Class 20
CS 202
14 April 2020

On the board
------------

1. Last time
2. Crash recovery, continued
3. RPC, client/server systems
4. NFS (case study of RPC and client/server)
    --Intro and background
    --How it works
    --lab5 detour
    --Statelessness

---------------------------------------------------------------------------

1. Last time

    Crash recovery
        Ad hoc
        COW
        Journaling
            Redo logging
            Undo logging


    Concept for logging is that sub-operations are buffered in RAM. It's
    best (for performance) if the file system has maximum flexibility
    about when those buffered operations have to actually make it to the
    on-disk data structures.

    For each of undo logging and redo logging (and their combination,
    which we will look at in a moment), there are required _orderings_.

    The first requirement, which exists in all variants of logging, is
    "log a sub-operation first, apply the operation only after the
    sub-operation is logged." This is a consequence of
    Saltzer-Kaashoek's "Don't modify the only copy." By logging, you
    make clear what you intend to do, and only after that, do you do it.

    The "actually applying the update to the file system data
    structures" is known as *checkpointing*. 

    The second requirement is that the TxEnd record can be written only
    after the TxBegin and all sub-operations have been logged.

    Then, with redo logging and undo logging, the differences are in:
        - what the sub-operation logs:
            - redo-only: what the operation is, how to actually apply it
            - undo-only: what the operation is, how to roll it back
        - when can the updates actually be applied to the file system
        data structures, with respect to TxEnd
            - redo-only logging: any update can happen only after TxEnd 
            - undo-only logging: TxEnd must follow applying all updates
            - undo + redo: updates can happen at any point
        - what does the recovery procedure have to do.
            - redo-only logging: redo *only* committed transactions
              (and for performance, this should be transactions that are
              not yet checkpointed)
            - undo-only logging: undo *only* uncommitted transactions
            - undo + redo: both
        

2. Redo Logging meets Undo Logging

    This is just a recap of the advantages and disadvantages.

    **Redo logging**

    * Advantage: A transaction can commit without all in-place updates (writes
    to actual disk locations) being completed. Updating the journal is sufficient.
        Why is this useful?

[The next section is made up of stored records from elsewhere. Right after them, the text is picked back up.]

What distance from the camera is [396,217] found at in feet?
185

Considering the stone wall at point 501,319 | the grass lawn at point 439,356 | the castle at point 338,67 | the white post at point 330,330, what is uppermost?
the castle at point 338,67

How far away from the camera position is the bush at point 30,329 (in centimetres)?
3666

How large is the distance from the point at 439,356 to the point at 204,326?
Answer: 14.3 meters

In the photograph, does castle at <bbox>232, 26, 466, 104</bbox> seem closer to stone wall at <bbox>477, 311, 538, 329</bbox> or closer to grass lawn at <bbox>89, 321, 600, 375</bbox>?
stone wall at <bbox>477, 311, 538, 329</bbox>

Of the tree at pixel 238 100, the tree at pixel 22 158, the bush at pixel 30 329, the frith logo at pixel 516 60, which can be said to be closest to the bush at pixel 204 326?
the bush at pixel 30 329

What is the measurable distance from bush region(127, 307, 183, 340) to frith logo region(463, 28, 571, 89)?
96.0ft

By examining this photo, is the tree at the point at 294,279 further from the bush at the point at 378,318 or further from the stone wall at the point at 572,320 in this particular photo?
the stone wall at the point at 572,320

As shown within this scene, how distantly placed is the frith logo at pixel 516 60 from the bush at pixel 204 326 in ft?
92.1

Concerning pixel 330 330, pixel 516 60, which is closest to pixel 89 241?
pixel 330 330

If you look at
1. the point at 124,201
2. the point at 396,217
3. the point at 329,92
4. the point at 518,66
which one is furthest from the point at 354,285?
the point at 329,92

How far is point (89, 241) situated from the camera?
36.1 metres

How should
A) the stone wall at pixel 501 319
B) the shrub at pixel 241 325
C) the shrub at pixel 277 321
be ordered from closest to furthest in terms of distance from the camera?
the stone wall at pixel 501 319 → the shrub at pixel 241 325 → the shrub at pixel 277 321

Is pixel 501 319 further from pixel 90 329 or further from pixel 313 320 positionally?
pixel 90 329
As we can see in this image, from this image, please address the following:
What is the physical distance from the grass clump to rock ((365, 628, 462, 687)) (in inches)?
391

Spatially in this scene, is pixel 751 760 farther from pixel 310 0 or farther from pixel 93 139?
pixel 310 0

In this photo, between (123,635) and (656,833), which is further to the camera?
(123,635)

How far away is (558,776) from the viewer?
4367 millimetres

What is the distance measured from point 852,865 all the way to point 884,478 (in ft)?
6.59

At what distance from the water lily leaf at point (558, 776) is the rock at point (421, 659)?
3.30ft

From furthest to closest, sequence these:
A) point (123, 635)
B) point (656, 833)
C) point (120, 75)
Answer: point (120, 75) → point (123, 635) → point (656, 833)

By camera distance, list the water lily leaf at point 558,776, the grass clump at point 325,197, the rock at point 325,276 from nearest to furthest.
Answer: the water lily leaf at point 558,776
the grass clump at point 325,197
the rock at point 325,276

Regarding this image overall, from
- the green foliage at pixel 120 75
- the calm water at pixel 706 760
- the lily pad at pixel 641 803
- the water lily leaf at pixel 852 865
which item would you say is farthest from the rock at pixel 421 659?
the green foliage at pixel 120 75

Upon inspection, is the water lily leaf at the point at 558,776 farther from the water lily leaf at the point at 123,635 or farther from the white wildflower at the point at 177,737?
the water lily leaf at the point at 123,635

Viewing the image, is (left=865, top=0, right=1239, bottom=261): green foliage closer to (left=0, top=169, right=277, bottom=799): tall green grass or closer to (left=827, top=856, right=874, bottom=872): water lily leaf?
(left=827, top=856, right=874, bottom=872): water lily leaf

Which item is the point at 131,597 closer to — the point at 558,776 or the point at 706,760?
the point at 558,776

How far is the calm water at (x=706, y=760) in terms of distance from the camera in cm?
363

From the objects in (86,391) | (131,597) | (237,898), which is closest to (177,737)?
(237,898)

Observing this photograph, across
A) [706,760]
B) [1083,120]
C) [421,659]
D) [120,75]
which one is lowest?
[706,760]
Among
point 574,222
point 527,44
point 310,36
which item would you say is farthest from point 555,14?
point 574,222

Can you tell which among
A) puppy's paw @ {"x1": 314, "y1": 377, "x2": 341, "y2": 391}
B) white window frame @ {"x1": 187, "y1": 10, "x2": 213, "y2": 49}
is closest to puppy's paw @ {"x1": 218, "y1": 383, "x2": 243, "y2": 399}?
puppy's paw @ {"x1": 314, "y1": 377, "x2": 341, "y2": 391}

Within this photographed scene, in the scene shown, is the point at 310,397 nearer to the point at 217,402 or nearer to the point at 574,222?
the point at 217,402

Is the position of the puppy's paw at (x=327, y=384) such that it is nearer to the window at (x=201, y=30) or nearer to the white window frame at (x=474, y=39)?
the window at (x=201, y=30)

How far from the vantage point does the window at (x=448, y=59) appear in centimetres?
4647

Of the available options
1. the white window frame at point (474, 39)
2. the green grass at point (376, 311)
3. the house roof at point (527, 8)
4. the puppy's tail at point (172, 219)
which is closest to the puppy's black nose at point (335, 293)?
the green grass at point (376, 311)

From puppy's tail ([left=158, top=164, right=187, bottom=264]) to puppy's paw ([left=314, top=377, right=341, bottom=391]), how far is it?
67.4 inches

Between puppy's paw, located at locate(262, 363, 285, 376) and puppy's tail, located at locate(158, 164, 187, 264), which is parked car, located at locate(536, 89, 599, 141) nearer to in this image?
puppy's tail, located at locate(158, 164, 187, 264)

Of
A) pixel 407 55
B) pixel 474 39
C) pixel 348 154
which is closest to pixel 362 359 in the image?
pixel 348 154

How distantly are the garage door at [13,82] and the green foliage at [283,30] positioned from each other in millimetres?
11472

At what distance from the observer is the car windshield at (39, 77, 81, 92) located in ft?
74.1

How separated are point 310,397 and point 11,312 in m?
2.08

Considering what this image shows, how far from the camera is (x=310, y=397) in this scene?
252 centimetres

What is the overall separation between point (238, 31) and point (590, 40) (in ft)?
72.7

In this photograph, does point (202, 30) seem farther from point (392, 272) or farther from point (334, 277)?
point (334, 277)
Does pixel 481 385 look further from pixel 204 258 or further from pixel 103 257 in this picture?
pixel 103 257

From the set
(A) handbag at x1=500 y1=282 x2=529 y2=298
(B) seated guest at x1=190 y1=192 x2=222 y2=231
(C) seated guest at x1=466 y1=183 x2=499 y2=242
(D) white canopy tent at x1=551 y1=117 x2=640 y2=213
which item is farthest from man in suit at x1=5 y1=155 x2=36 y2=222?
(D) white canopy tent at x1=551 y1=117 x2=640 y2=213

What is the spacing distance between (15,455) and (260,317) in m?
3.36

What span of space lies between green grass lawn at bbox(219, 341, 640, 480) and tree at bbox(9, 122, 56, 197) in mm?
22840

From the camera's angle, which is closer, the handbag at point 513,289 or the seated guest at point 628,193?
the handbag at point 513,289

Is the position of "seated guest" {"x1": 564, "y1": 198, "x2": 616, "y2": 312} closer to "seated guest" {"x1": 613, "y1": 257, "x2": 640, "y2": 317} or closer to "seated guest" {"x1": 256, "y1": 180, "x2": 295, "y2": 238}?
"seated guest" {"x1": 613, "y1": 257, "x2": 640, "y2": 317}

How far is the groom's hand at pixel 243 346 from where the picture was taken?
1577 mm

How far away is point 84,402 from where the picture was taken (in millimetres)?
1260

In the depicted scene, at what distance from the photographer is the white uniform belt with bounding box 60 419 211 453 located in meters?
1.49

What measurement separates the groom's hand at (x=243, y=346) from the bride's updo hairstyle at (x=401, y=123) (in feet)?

In-place updates might be scattered all over the disk,
        so the ability to delay them can help improve performance.

    * Disadvantage: A transaction's dirty blocks need to be kept in the buffer-cache
      until the transaction commits and all of the associated journal entries have
      been flushed to disk. This might increase memory pressure.


    **Undo log**

    * Advantage: A dirty block can be written to disk as soon as the undo-log entry
    has been flushed to disk. This reduces memory pressure.

    * Disadvantage: A transaction cannot commit until all dirty blocks have been flushed
    to disk. This imposes additional constraints on the disk scheduler, might result in 
    worse performance.


    Combining Redo and Undo Logging

    * Done by NTFS. 

    * Goals:
            - Allow dirty buffers to be flushed as soon as their associated journal entries
            are written. This can reduce memory pressure when necessary.
            - Transactions commit as soon as logging is done, so the system has greater flexibility
            when scheduling disk writes.

        * How does this work?

        * Basic operations
            Step 1: filesystem computes what would change due to an operation. For instance,
            creating a new file involves changes to directory inodes, appending to a file 
            involves changes to the file's inode and data blocks.
            
            Step 2: the file system computes where in the log it can write this transaction,
            and writes a transaction begin record there (TxnBegin in the handout). This 
            record contains a transaction ID, which needs to be unique. The file system 
            **does not** need to wait for this write to finish and can immediately proceed to
            the next step.
            
            Step 3: the file system writes both a redo log entry and an undo log entry for each
            of the changes it computed in step 1. These live together. The filesystem can begin
            making in-place changes (checkpointing changes) the moment this undo + redo log
            information has been written.  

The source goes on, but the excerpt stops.